Task | Print the lines from the first one up to and including the line that contains "Jacadi - body robe rose - 6 mois", leaving out the pictures.

------------------------------------------------------------------------

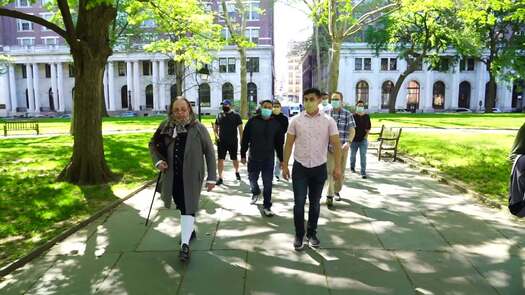 U.S. Army Medical personnel tour Old City Philadelphia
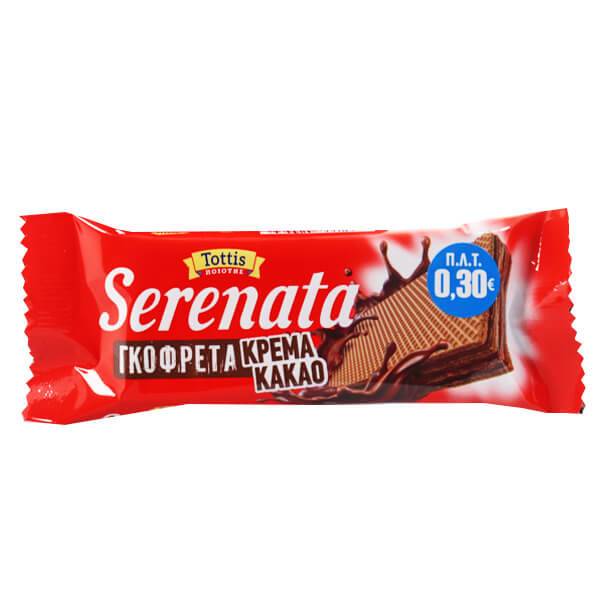 BINGO Serenata γκοφρέτα με κρέμα κακάο 20x25gr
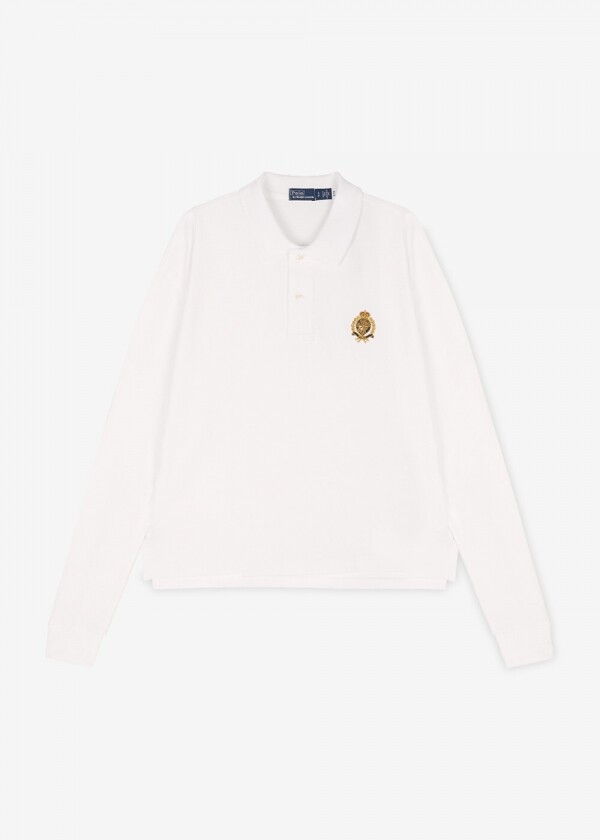 꼬르소밀라노,폴로랄프로렌 여성 로고 자수 화이트 긴팔티 211910162 001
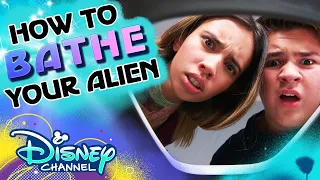 How to Bathe Your Alien 🛀 | Babysitting 101 | Gabby Duran & the Unsittables | Disney Channel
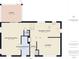 Detailed floor plan showcasing the layout of the home with room dimensions at 4733 E 100 S, Anderson, IN 46017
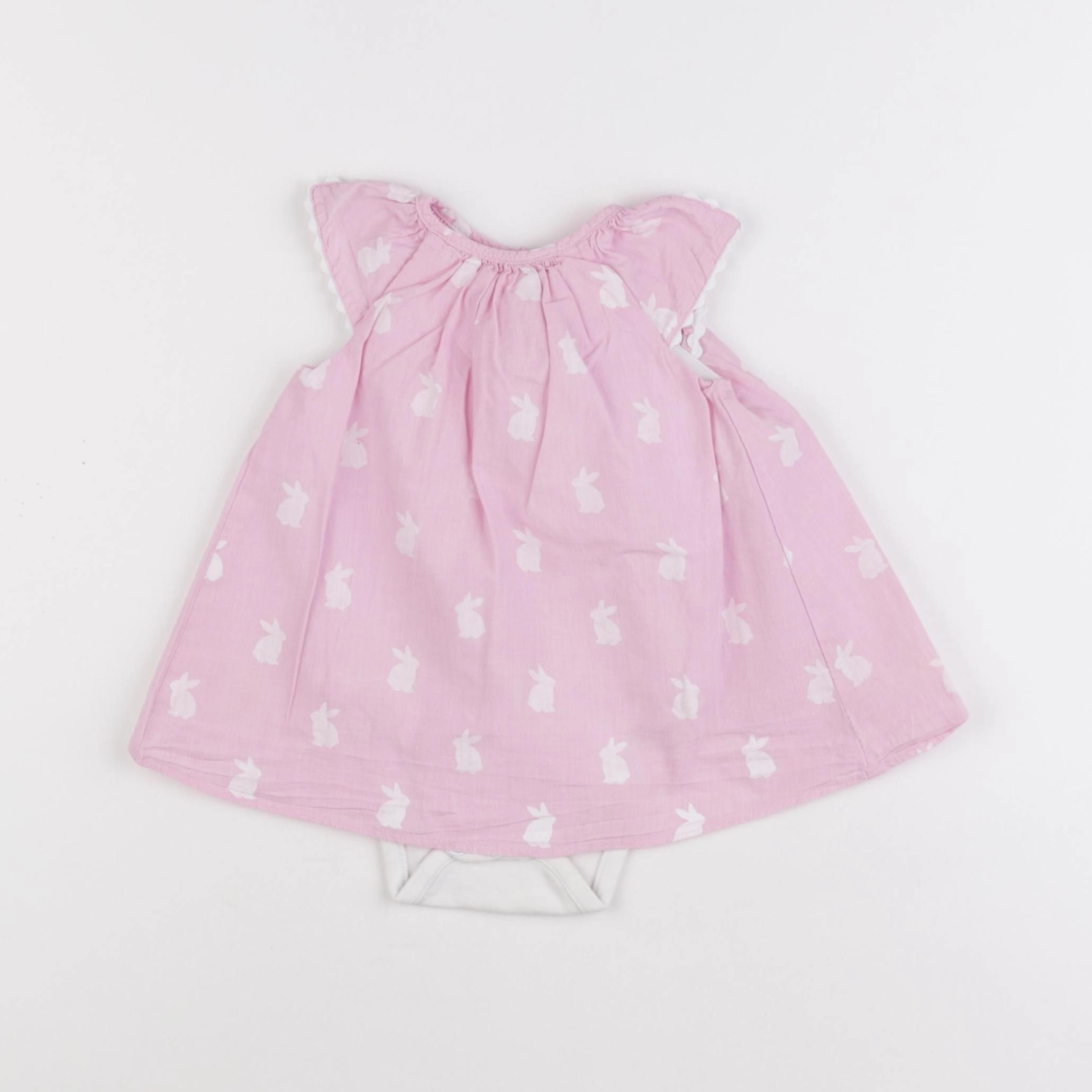 Jacadi - body robe rose - 6 mois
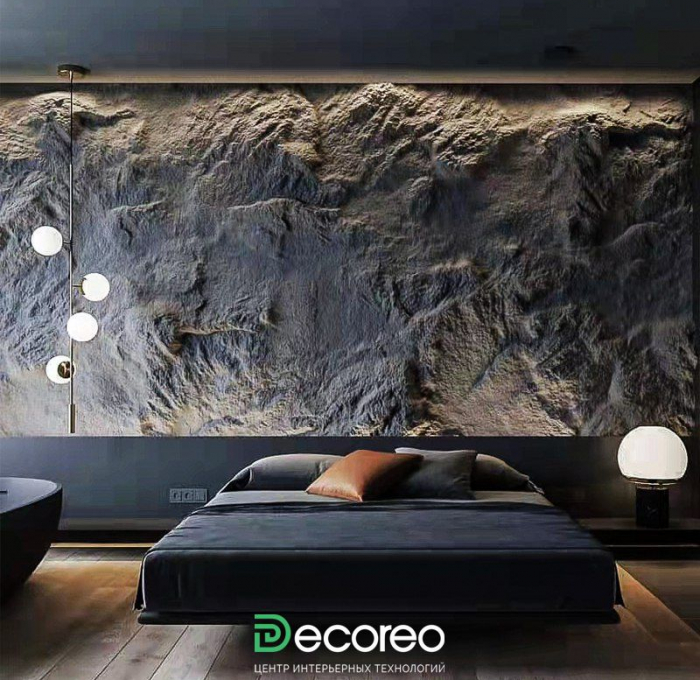 Гипсовая 3д панель «Rocce» модель 273
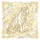 White Tiger Golden Scrolls Mythology Clouds - Wildlife Lover Gift Car Sunshade - 7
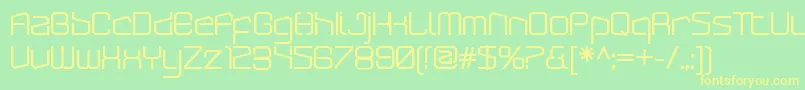 ArcticpatrolBold Font – Yellow Fonts on Green Background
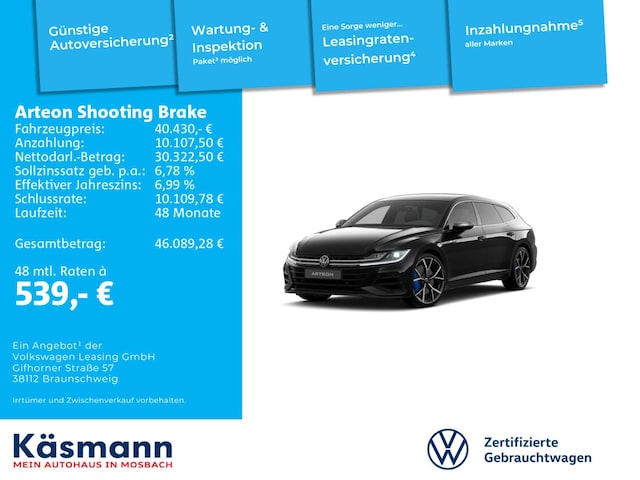 Volkswagen Arteon Shooting Brake Arteon Shooting Brake R 4M AHK KAM EASYOPEN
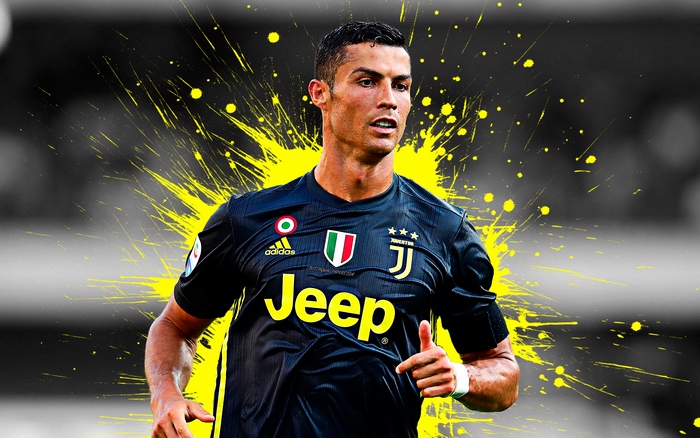 Cristiano Ronaldo Juventus Action Shot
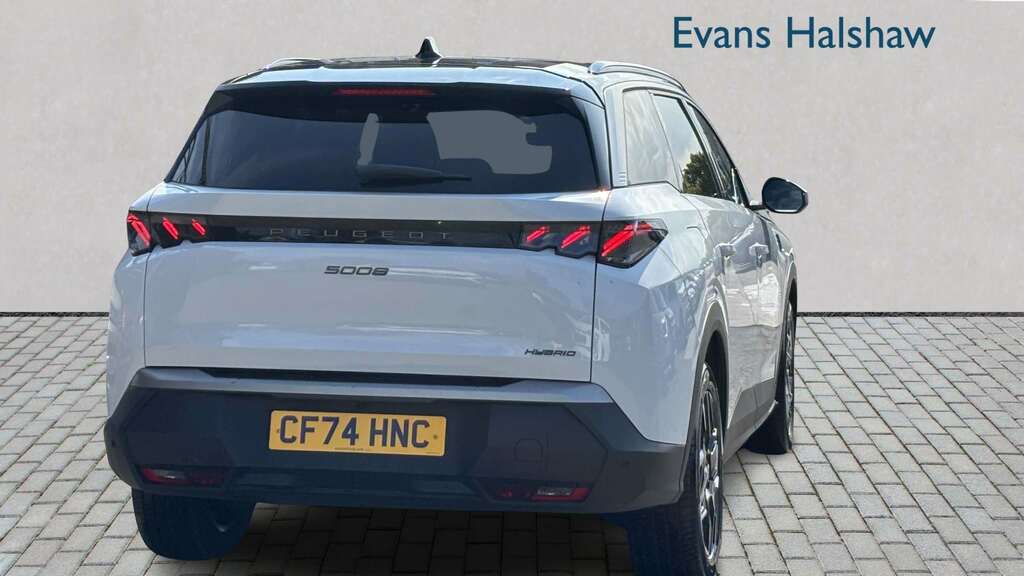 Peugeot 5008 1.2 Hybrid 136 Gt E-dsc6 2024 White #5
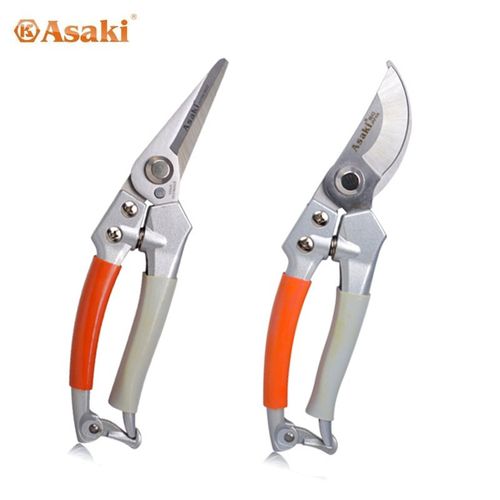 雅赛崎园艺剪刀 园林绿化工具花剪 树枝果树园林剪枝剪 修枝弯剪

------------------------------------------------------------------------

Answer to this task |
 U.S. Army Medical personnel tour Old City Philadelphia
 BINGO Serenata γκοφρέτα με κρέμα κακάο 20x25gr
 꼬르소밀라노,폴로랄프로렌 여성 로고 자수 화이트 긴팔티 211910162 001
 How to Bathe Your Alien 🛀 | Babysitting 101 | Gabby Duran & the Unsittables | Disney Channel
 Detailed floor plan showcasing the layout of the home with room dimensions at 4733 E 100 S, Anderson, IN 46017
 Jacadi - body robe rose - 6 mois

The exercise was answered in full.